▶ [EXERCISE SET]
1 > In the email thread on multivariate histograms and MCV lists, the updated patch adopts psql describe changes from which commit?
2 > Using the email thread on multivariate histograms and MCV lists, decide whether each statement agrees with it: (a) Mark Dilger sent the message dated 2017-11-26 02:20:26. (b) The comment Mark Dilger quotes was introduced in src/backend/statistics/dependencies.c. (c) The message was posted to the pgsql-hackers list.
3 > Extend the email thread on multivariate histograms and MCV lists, starting right after its last line.

▶ [GIVEN TEXT]
Re: [HACKERS] PATCH: multivariate histograms and MCV lists

From: Tomas Vondra <tomas(dot)vondra(at)2ndquadrant(dot)com>
To: Mark Dilger <hornschnorter(at)gmail(dot)com>
Cc: Adrien Nayrat <adrien(dot)nayrat(at)dalibo(dot)com>, Pg Hackers <pgsql-hackers(at)postgresql(dot)org>
Subject: Re: [HACKERS] PATCH: multivariate histograms and MCV lists
Date: 2017-11-26 02:20:26
Message-ID: 933aab0d-fd36-9494-e0eb-79ebc4f57ef5@2ndquadrant.com
Views: Raw Message | Whole Thread | Download mbox | Resend email
Thread:
Lists: pgsql-hackers

On 11/26/2017 02:17 AM, Mark Dilger wrote:
>
>> On Nov 25, 2017, at 3:33 PM, Tomas Vondra <tomas(dot)vondra(at)2ndquadrant(dot)com> wrote:
>>
>>
>>
>> On 11/25/2017 10:01 PM, Mark Dilger wrote:
>>>
>>>> On Nov 18, 2017, at 12:28 PM, Tomas Vondra <tomas(dot)vondra(at)2ndquadrant(dot)com> wrote:
>>>>
>>>> Hi,
>>>>
>>>> Attached is an updated version of the patch, adopting the psql describe
>>>> changes introduced by 471d55859c11b.
>>>
>>> Hi Tomas,
>>>
>>> In src/backend/statistics/dependencies.c, you have introduced a comment:
>>>
>>> + /*
>>> + * build an array of SortItem(s) sorted using the multi-sort support
>>> + *
>>> + * XXX This relies on all stats entries pointing to the same tuple
>>> + * descriptor. Not sure if that might not be the case.

▶ [DATA SECTION]
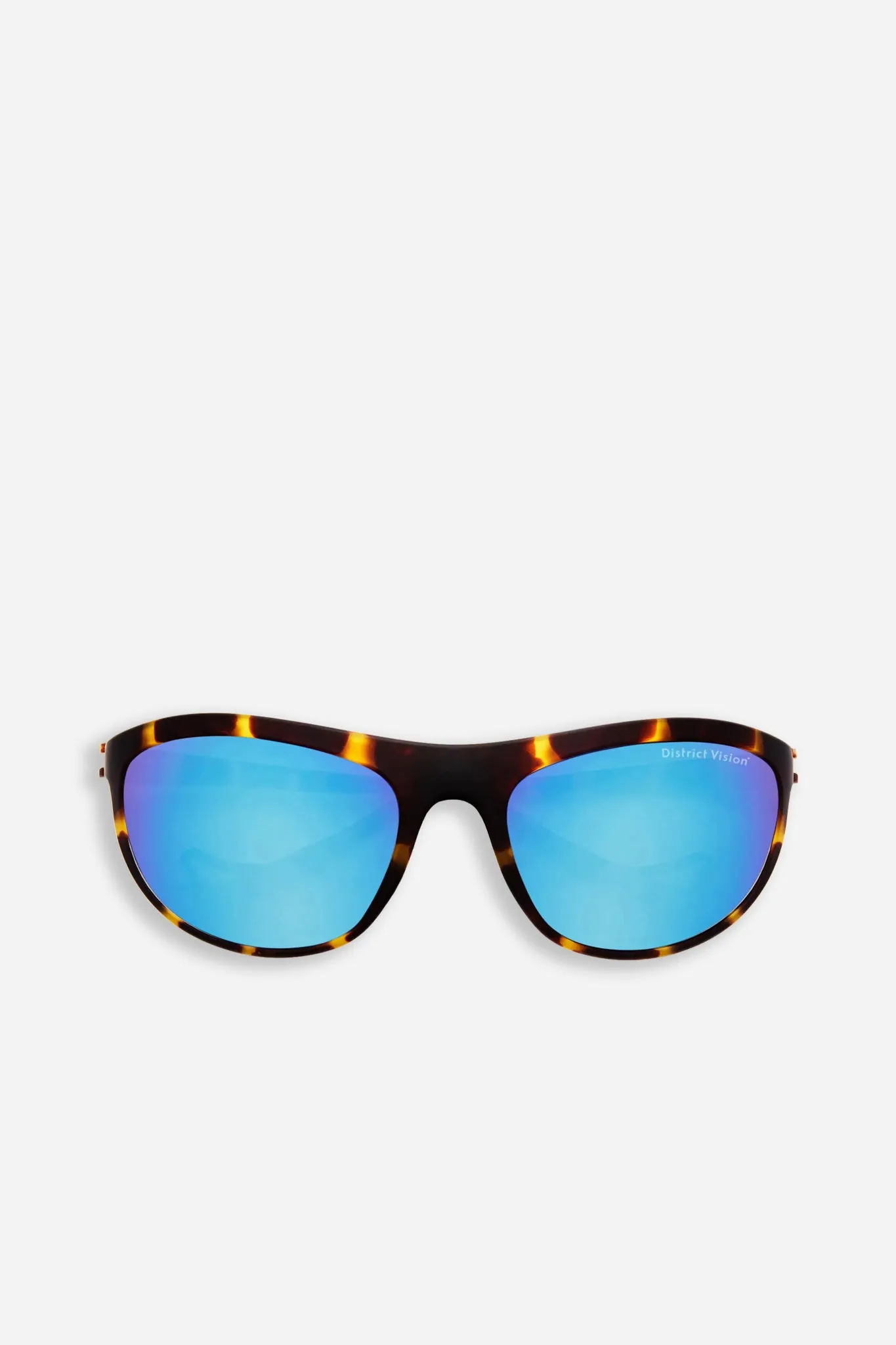 Takeyoshi Altitude Master Tortoise/D  Blue Mirror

▶ [TASK ANSWERS]
1 > Commit 471d55859c11b.

2 >
(a) No: "From: Tomas Vondra <tomas(dot)vondra(at)2ndquadrant(dot)com>"
(b) Yes: "In src/backend/statistics/dependencies.c, you have introduced a comment"
(c) Yes: "Lists: pgsql-hackers"

3 >
>>> + */
>>>
>>> Would you mind explaining that a bit more for me? I don't understand exactly what
>>> you mean here, but it sounds like the sort of thing that needs to be clarified/fixed
>>> before it can be committed. Am I misunderstanding this?
>>>
>>
>> The call right after that comment is
>>
>> items = build_sorted_items(numrows, rows, stats[0]->tupDesc,
>> mss, k, attnums_dep);
>>
>> That method processes an array of tuples, and the structure is defined
>> by "tuple descriptor" (essentially a list of attribute info - data type,
>> length, ...). We get that from stats[0] and assume all the entries point
>> to the same tuple descriptor. That's generally safe assumption, I think,
>> because all the stats entries relate to columns from the same table.
>
> Right, I got that, and tried mocking up some code to test that in an Assert.
> I did not pursue that far enough to reach any conclusion, however. You
> seem to be indicating in the comment some uncertainty about whether the
> assumption is safe. Do we need to dig into that further?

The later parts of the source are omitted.